I knew there are Character streams and Byte streams in Java, but always felt their use was interchangeable. But today I have a problem that clearly differentiated the two. Not that this understanding has solved the problem yet. Will have to implement and see.

Situation: I have been using Apache XML FO to transform xml + xsl -> FO -> PDF. This worked fine when I used the packaged Java FopServlet directly. This servlet would read (static or Java Servlet generated dynamic) xml and static xsl files via http, transform and output bytes that were the resulting PDF files.

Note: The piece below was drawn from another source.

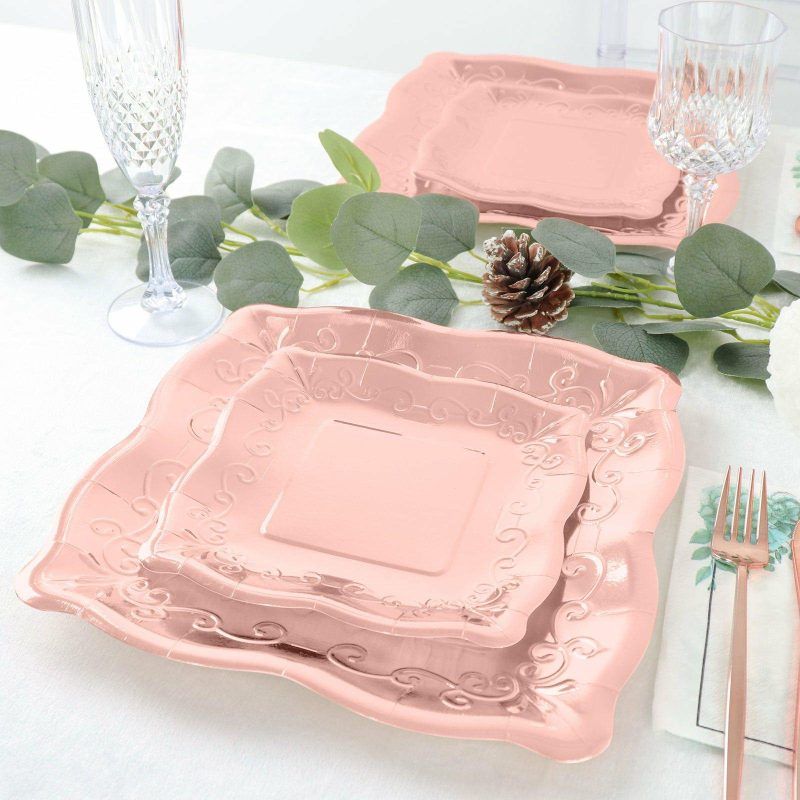 25 Pack Rose Gold Square Vintage Appetizer Dessert Paper Plates, Shiny Metallic Disposable Pottery Embossed Party Plates With Scroll Design Edge 350 GSM 7″  |   Eco-Friendly & Paper Plates Disposable Plates Eco-Friendly & Paper Plates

This meant that I could not enforce any (decent) access control over my source dynamic xml generating servlets, since FopServlet could not supply anything more than a rudimentary (translation: hard coded) authentication information. Not good enough. Then I discovered Servlet Filters. This seemed to fix the problem. The filter would transform the output xml to PDF and I could introduce other Filters to serve as Authentication and Access Control. Good for me. Everything was as I wanted it to be. But then I discovered that my FopFilter was not preserving the utf-8 character set during transformation. All the xml and xsl input is screaming utf-8 wherever needed. And still the transformer was ignoring the character set. The code part in the FopFilter I used is almost exactly what I copied from FopServlet. And nowhere during the transformation does it request a particular character set. I assumed xerces implementation would preserve whatever character set is mentioned in the source itself. Expected behavior right. Except the PDF file wasn't.

Epiphany: The only difference between the two servlets was in the input. FopServlet was receiving a character stream over http, whereas FopFilter was using the output buffer as input. Seems to me that the StreamSource read over http must be proper (single or multi byte) characters, while the output buffer, being a byte stream is all single byte characters. Duh! That's why the FopServlet outputs words like InVision™, StainEase®, while FopFilter was outputting words like InVisionâ„¢, StainEase®. Clearly, the byte stream that Fop Filter uses as a buffer to hold the servlet's output to perform post processing is a bad idea on my part. Should have chosen a character stream to preserve the characters whether they are single or multi-byte. (I think)

Experiment: Will change the ResponseWrapper on the Filter from a ByteOutputStream to CharArrayWriter.

Let's see if this fixes my problem. A Java guide says it should.

1 comment:

Chaitan Bandela said...

Yup, this solved the problem. Goodbye Byte streams and hello character streams. Of course, should remember not to make the reverse mistake when outputting binary files.